_What is needed_
Print only the line with "Among (x=465, y=147)" and the lines after it, ending with the last line of the material, each exactly as it stands.

(Extracted data entries)
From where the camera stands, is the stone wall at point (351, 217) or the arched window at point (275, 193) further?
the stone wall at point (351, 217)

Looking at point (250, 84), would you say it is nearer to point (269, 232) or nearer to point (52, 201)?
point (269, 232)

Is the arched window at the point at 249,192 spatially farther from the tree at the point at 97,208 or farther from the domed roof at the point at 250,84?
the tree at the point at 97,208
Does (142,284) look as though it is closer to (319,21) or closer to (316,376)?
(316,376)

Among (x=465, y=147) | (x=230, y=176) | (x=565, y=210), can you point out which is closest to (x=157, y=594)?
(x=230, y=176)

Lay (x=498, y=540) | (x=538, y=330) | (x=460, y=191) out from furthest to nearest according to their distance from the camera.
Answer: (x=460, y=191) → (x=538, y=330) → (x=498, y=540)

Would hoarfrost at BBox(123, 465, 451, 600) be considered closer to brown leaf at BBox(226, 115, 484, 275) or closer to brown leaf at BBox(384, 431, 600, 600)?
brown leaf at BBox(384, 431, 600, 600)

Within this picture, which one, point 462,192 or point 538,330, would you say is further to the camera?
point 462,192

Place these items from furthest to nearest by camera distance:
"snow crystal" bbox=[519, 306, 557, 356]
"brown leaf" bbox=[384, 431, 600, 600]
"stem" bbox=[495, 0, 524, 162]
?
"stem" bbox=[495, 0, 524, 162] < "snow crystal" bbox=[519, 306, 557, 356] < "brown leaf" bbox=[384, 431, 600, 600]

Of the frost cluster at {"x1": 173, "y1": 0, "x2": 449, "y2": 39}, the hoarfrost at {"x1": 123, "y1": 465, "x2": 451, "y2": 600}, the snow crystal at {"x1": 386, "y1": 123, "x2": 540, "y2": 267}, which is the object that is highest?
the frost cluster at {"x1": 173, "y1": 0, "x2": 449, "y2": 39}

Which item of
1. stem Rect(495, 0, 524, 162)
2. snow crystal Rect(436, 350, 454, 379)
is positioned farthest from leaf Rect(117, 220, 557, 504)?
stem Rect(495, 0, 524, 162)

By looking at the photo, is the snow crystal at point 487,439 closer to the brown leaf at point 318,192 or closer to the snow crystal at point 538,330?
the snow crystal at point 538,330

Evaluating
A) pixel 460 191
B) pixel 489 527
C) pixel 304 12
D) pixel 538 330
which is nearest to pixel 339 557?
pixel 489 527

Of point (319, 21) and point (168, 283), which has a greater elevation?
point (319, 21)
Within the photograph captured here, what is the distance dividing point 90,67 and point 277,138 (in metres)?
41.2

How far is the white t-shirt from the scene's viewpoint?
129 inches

_Written reply_
Among (x=465, y=147) | (x=230, y=176) | (x=565, y=210), can you point out which is closest to (x=157, y=594)?
(x=230, y=176)

Lay (x=498, y=540) | (x=538, y=330) | (x=460, y=191) out from furthest to nearest according to their distance from the camera.
Answer: (x=460, y=191) → (x=538, y=330) → (x=498, y=540)

Would hoarfrost at BBox(123, 465, 451, 600) be considered closer to brown leaf at BBox(226, 115, 484, 275) or closer to brown leaf at BBox(384, 431, 600, 600)?
brown leaf at BBox(384, 431, 600, 600)

Within this picture, which one, point 462,192 or point 538,330, would you say is further to the camera?
point 462,192

Place these items from furthest to nearest by camera distance:
"snow crystal" bbox=[519, 306, 557, 356]
"brown leaf" bbox=[384, 431, 600, 600]
"stem" bbox=[495, 0, 524, 162]
?
"stem" bbox=[495, 0, 524, 162] < "snow crystal" bbox=[519, 306, 557, 356] < "brown leaf" bbox=[384, 431, 600, 600]

Of the frost cluster at {"x1": 173, "y1": 0, "x2": 449, "y2": 39}, the hoarfrost at {"x1": 123, "y1": 465, "x2": 451, "y2": 600}, the snow crystal at {"x1": 386, "y1": 123, "x2": 540, "y2": 267}, which is the object that is highest?
the frost cluster at {"x1": 173, "y1": 0, "x2": 449, "y2": 39}

Which item of
1. stem Rect(495, 0, 524, 162)
2. snow crystal Rect(436, 350, 454, 379)
is positioned farthest from leaf Rect(117, 220, 557, 504)?
stem Rect(495, 0, 524, 162)

By looking at the photo, is the snow crystal at point 487,439 closer to the brown leaf at point 318,192 or closer to the snow crystal at point 538,330?
the snow crystal at point 538,330

Evaluating
A) pixel 460 191
B) pixel 489 527
C) pixel 304 12
D) pixel 538 330
which is nearest to pixel 339 557?
pixel 489 527

Of point (319, 21) and point (168, 283), which has a greater elevation?
point (319, 21)
Within the photograph captured here, what is the distance dividing point 90,67 and point 277,138 (in metres)?
41.2

How far is the white t-shirt from the scene's viewpoint?
129 inches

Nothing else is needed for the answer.